The charity work seems to be related closely, with the direction of the Turkish foreign policy and the Islamic movement in that country and beyond. In certain occasions statements by Turkish public officials and private sector stakeholders, affirm the close ties between the Turkish Ministry of foreign affairs and IHH, along with other similar organizations for promoting “Turkey’s good name abroad through charity”.
In November 2006 in Istanbul, the Turkish government organized a historic “Religious Leaders Meeting of African Continent Muslim Countries and Societies”. In 2009 the government invited through its embassies 300 African Islamic students to study theology in Turkey. A major new trade organization in Turkey, the Confederation of Businessmen and Industrialists of Turkey (TUSKON), was founded in 2005, and it apparently represents 11,500 businessmen and has organized (among its other trade conferences) three sessions with Africa, in which thousands of Turkish businessmen have been informed of opportunities in Africa. Turkey also closely monitor the situation in Somalia and recently it requested to organize a world Summit on the piracy issue in Istanbul, citing its ties with that country.
In parallel the Islamic element in the Turkish administration created more umbrella organizations. The Union of NGOs of the Islamic World (UNIW) is based in Istanbul and was inaugurated in 2005 having the full back-up of the Erdogan administration in the country. Nowadays it includes dozens of NGO’s from many Islamic countries, including Seychelles, Somalia, Pakistan, Indonesia, Bahrain and others. Amongst its senior members one can find persons of influence from the UK Muslim community, the American one, and countries in the Balkans, in Morocco, Sudan and Iran.
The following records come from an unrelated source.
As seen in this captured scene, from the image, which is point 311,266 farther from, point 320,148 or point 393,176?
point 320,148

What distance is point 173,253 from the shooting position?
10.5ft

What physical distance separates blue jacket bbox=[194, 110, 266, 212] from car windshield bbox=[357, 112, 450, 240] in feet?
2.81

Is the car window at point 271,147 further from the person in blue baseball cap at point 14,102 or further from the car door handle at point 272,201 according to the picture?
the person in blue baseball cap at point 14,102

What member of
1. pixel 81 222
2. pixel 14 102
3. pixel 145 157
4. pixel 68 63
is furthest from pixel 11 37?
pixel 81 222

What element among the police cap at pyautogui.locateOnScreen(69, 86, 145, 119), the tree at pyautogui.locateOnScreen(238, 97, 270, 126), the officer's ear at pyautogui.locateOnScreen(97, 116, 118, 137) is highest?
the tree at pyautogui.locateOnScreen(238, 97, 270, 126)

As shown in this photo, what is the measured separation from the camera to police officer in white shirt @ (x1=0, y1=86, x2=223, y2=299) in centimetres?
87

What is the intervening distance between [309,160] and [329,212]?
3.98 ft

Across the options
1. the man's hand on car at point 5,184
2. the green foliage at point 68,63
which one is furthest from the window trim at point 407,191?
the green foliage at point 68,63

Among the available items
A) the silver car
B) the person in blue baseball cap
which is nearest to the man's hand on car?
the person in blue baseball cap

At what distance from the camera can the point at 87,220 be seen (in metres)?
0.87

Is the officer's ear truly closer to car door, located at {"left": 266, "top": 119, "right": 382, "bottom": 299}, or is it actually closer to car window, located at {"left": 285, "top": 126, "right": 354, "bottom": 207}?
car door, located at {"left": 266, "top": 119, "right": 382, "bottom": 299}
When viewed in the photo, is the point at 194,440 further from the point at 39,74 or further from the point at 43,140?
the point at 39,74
It is the quintessential soft-power NGO umbrella organization that runs in parallel with the rest of the labyrinth of organizations that were established in Turkey over the past decade and aim into amalgamating the web of Islamists across the world into a thorough structure, able of lobbying effectively and to a grand scale. The presence of African states in the UNIW is illuminating of the trial by the Turkish Islamists of creating a triangle structure Europe-Africa-Middle East, with Istanbul in the epicenter of such action hence the motives are also closely linked with the ambitions of the Turkish foreign policy establishment, regardless of the religious element.
Population movements
The above multitude of newly-established Islamist connections, seemingly evolved from circles within Turkey, is by coincidence revolving with the mass transfer of illegal immigrants from North Africa and sub-Saharan Africa into Europe, which accelerated especially after 2003.
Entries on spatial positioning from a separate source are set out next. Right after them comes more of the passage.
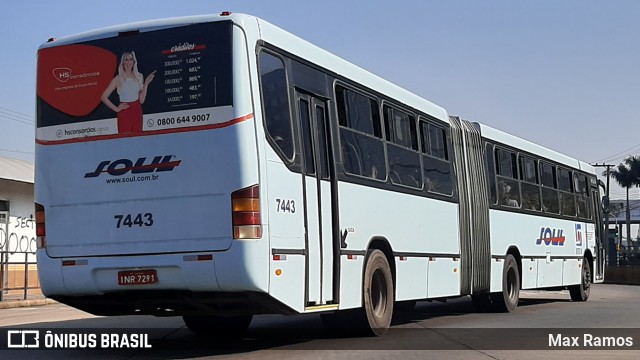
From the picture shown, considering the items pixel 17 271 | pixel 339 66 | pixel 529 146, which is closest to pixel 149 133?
pixel 339 66

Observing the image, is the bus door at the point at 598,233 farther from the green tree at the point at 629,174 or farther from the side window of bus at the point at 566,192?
the green tree at the point at 629,174

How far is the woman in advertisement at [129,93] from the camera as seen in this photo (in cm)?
967

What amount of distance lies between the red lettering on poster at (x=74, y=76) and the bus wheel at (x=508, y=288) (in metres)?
10.7

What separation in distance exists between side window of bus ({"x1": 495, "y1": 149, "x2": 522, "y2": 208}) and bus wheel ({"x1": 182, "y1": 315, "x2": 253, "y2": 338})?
25.5 ft

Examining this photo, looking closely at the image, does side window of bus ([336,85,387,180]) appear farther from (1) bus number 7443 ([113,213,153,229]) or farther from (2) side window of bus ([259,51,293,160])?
(1) bus number 7443 ([113,213,153,229])

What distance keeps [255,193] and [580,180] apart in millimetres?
17340

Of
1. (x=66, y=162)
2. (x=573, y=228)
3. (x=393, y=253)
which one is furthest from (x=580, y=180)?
(x=66, y=162)

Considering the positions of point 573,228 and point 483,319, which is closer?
point 483,319

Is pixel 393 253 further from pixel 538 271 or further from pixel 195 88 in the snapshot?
pixel 538 271

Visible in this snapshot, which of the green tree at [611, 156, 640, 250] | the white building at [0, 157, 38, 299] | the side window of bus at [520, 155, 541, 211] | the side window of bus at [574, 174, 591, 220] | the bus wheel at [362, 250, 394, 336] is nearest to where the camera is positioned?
the bus wheel at [362, 250, 394, 336]

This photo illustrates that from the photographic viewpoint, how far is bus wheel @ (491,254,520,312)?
18453 mm

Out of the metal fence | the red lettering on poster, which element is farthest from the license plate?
the metal fence

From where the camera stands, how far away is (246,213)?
9.16 metres

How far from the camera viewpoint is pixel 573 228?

Presently, Turkey has lifted travel restrictions with countries such as Morocco and with air travel prices as cheap as 40 Euros (One way), young prospective immigrants travel from Rabat to Istanbul and thereafter they are being transported to the Turkish-Greek or Turkish-Bulgarian borders where they cross illegally into their way for the EU. Security forces from those countries, have numerously informed the press, that the new wave of North African illegal immigrants, has been in contact with members of the Turkish organized crime that transport them up to the borders and provide them with information, even how to apply for an asylum, so as to make use of the lax laws and bureaucracy that allow temporarily stay until the clearance of the asylum process.
The issue becomes of greater importance because Turkey under AKP’s government is actually pursuing a so-called “Islamic Schengen free movement space”. According to the Turkish newspaper Hurriyet, “Attending the Fifth Summit of Developing Eight (D-8 Summit) held in Bali, Erdogan, made an unexpected proposal to create an ‘Islamic Schengen’….He underlined the restricting effect of visas between these countries, and suggested creating a visa system similar to that of Schengen countries.”
As it can be easily understood, and as far as the EU is mostly concerned, that will enact a massive population transfer from Islamic countries into Europe via Turkey. Consequently the relations between EU countries and Turkey maybe destabilized and the trend under which Turkey is taking its initiatives clearly points out towards seismic culminations between the relations of West and Islam in the coming years.